=== Task prompt ===
Continue the article on the 1803 House in Emmaus, given below, starting right after its last sentence.

:: Document segment

Historic house in Pennsylvania, United States

The 1803 House, also known as the Jacob Ehrenhardt Jr. House, is a historic home in Emmaus, Pennsylvania, United States. It was built in 1803 for Jacob Ehrenhardt Jr., a son of one of the town's founders.

In 2003, in recognition of its historic significance, it was added to the National Register of Historic Places.

==History==
Built in 1803, the house is a 2 1/2-story, fieldstone house with a Federal side-hall plan. It was built for Jacob Ehrenhardt Jr. whose father, Jacob Ehrenhardt Sr., had been one of the founders of the town of Emmaus as a settlement of the Moravian Church in 1747. The home's original owner, Jacob Ehrenhardt Jr., was a member of the Northampton County militia in 1782, and served in the American Revolutionary War. Expelled from the Moravian Church for serving in the military, he was later reaccepted into the church and supported himself as a shoemaker, farmer, and tavern-keeper.

::::
:: Items

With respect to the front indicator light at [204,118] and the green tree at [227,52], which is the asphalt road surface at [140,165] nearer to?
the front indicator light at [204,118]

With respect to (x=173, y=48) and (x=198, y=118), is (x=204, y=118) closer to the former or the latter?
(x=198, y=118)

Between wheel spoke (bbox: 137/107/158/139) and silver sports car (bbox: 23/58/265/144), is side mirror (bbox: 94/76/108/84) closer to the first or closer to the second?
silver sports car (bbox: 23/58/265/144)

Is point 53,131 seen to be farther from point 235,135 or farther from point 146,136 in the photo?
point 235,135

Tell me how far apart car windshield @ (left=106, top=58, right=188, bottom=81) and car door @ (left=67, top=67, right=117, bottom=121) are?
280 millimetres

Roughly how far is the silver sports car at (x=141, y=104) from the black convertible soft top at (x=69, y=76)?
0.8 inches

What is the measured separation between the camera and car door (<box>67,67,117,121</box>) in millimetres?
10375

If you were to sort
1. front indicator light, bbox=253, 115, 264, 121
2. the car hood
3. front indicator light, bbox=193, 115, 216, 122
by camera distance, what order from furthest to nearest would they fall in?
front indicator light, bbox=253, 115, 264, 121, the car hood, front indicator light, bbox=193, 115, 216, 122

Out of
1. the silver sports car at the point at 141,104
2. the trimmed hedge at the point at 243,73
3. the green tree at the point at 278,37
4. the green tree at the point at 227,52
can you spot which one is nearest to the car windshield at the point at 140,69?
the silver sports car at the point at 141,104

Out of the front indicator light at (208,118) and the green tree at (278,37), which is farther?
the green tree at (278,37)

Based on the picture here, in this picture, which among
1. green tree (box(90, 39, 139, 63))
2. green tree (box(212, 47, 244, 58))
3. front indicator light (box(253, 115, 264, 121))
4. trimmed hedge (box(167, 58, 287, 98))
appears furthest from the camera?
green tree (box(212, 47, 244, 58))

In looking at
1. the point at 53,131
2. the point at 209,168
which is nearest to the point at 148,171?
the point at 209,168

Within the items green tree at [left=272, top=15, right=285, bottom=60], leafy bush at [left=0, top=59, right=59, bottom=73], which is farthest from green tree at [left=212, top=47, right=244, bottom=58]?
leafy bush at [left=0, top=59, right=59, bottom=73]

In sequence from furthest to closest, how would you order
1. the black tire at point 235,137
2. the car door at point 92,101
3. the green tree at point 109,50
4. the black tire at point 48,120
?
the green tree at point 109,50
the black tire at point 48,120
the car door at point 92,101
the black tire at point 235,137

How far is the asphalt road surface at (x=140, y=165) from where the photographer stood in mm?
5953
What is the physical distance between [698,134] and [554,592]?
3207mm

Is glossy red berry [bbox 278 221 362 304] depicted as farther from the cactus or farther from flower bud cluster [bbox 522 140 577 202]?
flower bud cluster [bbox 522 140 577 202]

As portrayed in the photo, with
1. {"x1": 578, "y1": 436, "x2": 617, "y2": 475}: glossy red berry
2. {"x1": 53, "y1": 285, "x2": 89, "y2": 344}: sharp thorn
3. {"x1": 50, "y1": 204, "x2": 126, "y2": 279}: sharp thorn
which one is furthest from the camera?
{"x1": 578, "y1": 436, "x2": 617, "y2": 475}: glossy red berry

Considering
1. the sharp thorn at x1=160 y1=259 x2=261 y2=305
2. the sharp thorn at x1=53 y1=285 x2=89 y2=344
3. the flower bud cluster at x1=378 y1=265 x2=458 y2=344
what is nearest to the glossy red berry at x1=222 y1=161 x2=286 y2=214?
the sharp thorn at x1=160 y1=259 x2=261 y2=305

::::

=== Answer to this exercise ===
This historic house has a 1 1/2-story, rear kitchen wing, and a slate-covered roof. Occupied into the 1950s, it was restored in the 1980s. It is open as a historic house museum. It had been changed so that the toilet was near the old living room. A Rodale-funded restoration put furniture back in its original place.

==Present day usage==
The house is open for tours by appointment by the Friends of 1803 House.